--- Start ---

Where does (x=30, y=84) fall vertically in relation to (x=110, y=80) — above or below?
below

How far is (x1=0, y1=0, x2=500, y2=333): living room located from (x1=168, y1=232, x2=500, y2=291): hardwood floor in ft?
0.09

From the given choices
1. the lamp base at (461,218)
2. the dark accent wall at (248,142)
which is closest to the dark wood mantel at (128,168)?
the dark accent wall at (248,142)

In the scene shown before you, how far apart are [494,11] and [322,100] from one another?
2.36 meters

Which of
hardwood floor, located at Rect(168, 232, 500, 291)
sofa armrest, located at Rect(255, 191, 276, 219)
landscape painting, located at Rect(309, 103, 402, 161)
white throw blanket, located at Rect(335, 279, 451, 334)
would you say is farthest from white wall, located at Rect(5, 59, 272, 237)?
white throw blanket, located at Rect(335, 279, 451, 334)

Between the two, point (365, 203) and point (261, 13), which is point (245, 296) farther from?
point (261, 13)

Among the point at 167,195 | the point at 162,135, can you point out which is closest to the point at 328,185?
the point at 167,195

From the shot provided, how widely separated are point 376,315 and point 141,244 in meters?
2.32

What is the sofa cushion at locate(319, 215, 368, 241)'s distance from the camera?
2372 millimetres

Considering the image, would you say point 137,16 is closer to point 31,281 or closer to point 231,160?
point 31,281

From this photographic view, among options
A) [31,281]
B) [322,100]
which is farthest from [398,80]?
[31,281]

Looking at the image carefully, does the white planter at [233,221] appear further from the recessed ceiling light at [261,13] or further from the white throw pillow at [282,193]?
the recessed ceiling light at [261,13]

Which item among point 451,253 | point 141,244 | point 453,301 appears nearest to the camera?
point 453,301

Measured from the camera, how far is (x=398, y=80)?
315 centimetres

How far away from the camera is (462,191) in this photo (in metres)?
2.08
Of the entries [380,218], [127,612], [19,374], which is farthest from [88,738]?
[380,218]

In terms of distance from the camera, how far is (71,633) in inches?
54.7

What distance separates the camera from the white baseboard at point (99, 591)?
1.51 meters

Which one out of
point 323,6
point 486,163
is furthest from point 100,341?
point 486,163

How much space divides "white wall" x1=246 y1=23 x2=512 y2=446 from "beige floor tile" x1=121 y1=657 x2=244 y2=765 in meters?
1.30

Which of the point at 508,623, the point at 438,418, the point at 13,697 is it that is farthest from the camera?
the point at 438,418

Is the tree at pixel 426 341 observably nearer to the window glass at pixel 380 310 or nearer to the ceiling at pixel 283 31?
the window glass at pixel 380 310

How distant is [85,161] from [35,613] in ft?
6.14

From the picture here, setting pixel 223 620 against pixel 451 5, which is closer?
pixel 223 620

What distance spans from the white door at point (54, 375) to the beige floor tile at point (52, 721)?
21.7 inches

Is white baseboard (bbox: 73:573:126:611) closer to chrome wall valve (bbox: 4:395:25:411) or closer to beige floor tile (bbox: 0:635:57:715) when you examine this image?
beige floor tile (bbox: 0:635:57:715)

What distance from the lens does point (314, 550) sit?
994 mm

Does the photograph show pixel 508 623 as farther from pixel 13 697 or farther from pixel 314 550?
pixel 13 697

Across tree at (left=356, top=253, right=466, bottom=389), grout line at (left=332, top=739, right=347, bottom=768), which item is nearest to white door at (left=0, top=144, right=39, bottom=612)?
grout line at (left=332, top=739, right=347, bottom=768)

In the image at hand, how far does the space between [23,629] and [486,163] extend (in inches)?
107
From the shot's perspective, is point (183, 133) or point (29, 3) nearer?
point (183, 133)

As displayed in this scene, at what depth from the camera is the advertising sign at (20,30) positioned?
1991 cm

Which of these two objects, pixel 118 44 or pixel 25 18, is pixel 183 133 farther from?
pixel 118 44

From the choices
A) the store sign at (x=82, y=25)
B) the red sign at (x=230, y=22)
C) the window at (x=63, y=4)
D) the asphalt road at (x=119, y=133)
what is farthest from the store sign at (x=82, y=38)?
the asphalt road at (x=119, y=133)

--- End ---

Written request | Locate the line that contains "Which of the point", then please quote it and every line after it to the end of the entries above, exactly and with nothing else.

Result below |
Which of the point at 508,623, the point at 438,418, the point at 13,697 is it that is farthest from the camera?
the point at 438,418

Is the tree at pixel 426 341 observably nearer to the window glass at pixel 380 310 or nearer to the ceiling at pixel 283 31?
the window glass at pixel 380 310

How distant is [85,161] from [35,613] in ft?
6.14

From the picture here, setting pixel 223 620 against pixel 451 5, which is closer?
pixel 223 620

What distance spans from the white door at point (54, 375) to the beige floor tile at point (52, 721)?
21.7 inches

Is white baseboard (bbox: 73:573:126:611) closer to chrome wall valve (bbox: 4:395:25:411) or closer to beige floor tile (bbox: 0:635:57:715) when you examine this image?
beige floor tile (bbox: 0:635:57:715)

What distance from the lens does point (314, 550) sit?
994 mm

Does the photograph show pixel 508 623 as farther from pixel 13 697 or farther from pixel 314 550?
pixel 13 697

Across tree at (left=356, top=253, right=466, bottom=389), grout line at (left=332, top=739, right=347, bottom=768), which item is nearest to white door at (left=0, top=144, right=39, bottom=612)?
grout line at (left=332, top=739, right=347, bottom=768)

In the image at hand, how far does the space between [23,629] and [486,163] extend (in inches)?
107
From the shot's perspective, is point (183, 133) or point (29, 3) nearer?
point (183, 133)

As displayed in this scene, at what depth from the camera is the advertising sign at (20,30) positioned?
1991 cm

Which of these two objects, pixel 118 44 or pixel 25 18, is pixel 183 133 farther from?
pixel 118 44

From the choices
A) the store sign at (x=82, y=25)
B) the red sign at (x=230, y=22)
C) the window at (x=63, y=4)
D) the asphalt road at (x=119, y=133)
what is farthest from the store sign at (x=82, y=38)?
the asphalt road at (x=119, y=133)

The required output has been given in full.